At the moment NGRAMS indexes the English, German, and Russian corpora. Contact us if you need support for other languages.

Data Model

Raw Data

The data model of the raw data is displayed in the diagram below. Basically each corpus is a set of ngrams. An ngram is a sequence of tokens. Each ngram has associated statistical data.

classDiagram
direction LR

Corpus "1" -- "1..*" Ngram : has
Ngram "1" -- "1..*" Stat : has

class Ngram {
    tokens : string[]
}
class Stat {
    year : int
    matchCount : int
    volumeCount : int
}
Loading

NGRAMS

Based on the model above, NGRAMS employs a more advanced model which is displayed in the diagram below. The types are also used in our REST API.

classDiagram
direction LR

Ngram --|> NgramLite : extends
Corpus "1" -- "1..*" Ngram : has
Corpus "1" -- "1" CorpusInfo : has

class CorpusInfo {
    name : string
    label : string
    stats : CorpusStat[]
}
class CorpusStat {
    numNgrams : int64
    minYear : int
    maxYear : int
    minMatchCount : int64
    maxMatchCount : int64
    minTotalMatchCount : int64
    maxTotalMatchCount : int64
}
class Ngram {
    stats : NgramStat[]
}
class NgramLite {
    id : string
    abstract : bool
    absTotalMatchCount : int64
    relTotalMatchCount : double
    tokens : NgramToken[]
}
class NgramStat {
    year : int
    absMatchCount : int
    relMatchCount : double
}
class NgramToken {
    text : string
    type : NgramTokenType
    inserted : bool
    completed : bool
}
Loading

NgramLite

raw.property refers to a property in the raw data model.

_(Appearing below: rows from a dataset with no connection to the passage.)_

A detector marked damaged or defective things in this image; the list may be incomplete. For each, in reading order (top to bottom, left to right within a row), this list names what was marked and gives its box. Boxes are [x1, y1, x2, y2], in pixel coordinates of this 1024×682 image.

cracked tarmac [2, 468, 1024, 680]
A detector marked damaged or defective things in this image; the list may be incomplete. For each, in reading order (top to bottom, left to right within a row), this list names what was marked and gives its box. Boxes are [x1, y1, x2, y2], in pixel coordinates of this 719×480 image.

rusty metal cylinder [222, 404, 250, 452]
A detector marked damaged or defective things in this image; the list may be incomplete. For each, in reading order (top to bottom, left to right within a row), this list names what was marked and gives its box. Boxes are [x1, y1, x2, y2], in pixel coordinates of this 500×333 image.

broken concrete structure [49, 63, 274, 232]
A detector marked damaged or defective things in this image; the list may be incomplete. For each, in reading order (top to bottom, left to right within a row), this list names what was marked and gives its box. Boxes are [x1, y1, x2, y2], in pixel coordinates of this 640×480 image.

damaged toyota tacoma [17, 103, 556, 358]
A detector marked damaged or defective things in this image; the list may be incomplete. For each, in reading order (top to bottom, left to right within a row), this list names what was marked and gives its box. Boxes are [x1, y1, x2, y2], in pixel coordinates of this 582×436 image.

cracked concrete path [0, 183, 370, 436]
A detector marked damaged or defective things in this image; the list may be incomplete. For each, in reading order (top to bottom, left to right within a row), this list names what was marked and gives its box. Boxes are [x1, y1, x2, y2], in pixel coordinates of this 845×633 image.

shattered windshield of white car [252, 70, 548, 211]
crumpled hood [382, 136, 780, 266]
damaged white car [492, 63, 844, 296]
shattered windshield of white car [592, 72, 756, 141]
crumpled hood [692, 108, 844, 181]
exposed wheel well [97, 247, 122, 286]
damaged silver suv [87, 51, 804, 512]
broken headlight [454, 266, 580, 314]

  • NgramLite.id is an ID generated by NGRAMS.
  • NgramLite.abstract is a flag marking an ngram as abstract. An abstract ngram is an ngram that has been derived from other ngrams applying a filter operation such as case-folding or collapsing. An abstract ngram has no one-to-one correspondence to any ngram from the raw dataset and hence has no associated statistical data.
  • NgramLite.absTotalMatchCount is the sum of all Ngram.stats[i].absMatchCount values.
  • NgramLite.relTotalMatchCount = Ngram.stats[i].absMatchCount / totalMatchCountAllYears(corpus, n) where totalMatchCountAllYears(corpus, n) returns data from total_counts files, e.g.
  • NgramLite.tokens[i].text = raw.Ngram.tokens[i]
  • NgramLite.tokens[i].type is the token's type such as TEXT or TAGGED_NOUN.
  • NgramLite.tokens[i].inserted is a flag marking the token as inserted after application of a wildcard operator. This property is dynamically computed at runtime while processing a user query.
  • NgramLite.tokens[i].completed is a flag marking the token as completed after application of the completion operator. This property is dynamically computed at runtime while processing a user query.

Ngram

  • Ngram.stats[i].year = raw.Stat[i].year
  • Ngram.stats[i].absMatchCount = raw.Stat[i].matchCount
  • Ngram.stats[i].relMatchCount = raw.Stat[i].matchCount / totalMatchCount(corpus, n, year) where totalMatchCount(corpus, n, year) returns data from total_counts files, e.g.

CorpusInfo

  • CorpusInfo.name is the name of a corpus such as "English".
  • CorpusInfo.label is the short name of a corpus such as "eng".
  • CorpusInfo.stats is statistical data derived from the set of indexed ngrams.

CorpusStat

  • CorpusStat.numNgrams is the number of indexed ngrams.
  • CorpusStat.minYear is the minimum of all Ngram.stats[i].year values.
  • CorpusStat.maxYear is the maximum of all Ngram.stats[i].year values.
  • CorpusStat.minMatchCount is the minimum of all Ngram.stats[i].absMatchCount values.
  • CorpusStat.maxMatchCount is the maximum of all Ngram.stats[i].absMatchCount values.
  • CorpusStat.minTotalMatchCount is the minimum of all NgramLite.absTotalMatchCount values.
  • CorpusStat.maxTotalMatchCount is the maximum of all NgramLite.absTotalMatchCount values.

Ngram Types

There are three types of ngrams in the raw dataset.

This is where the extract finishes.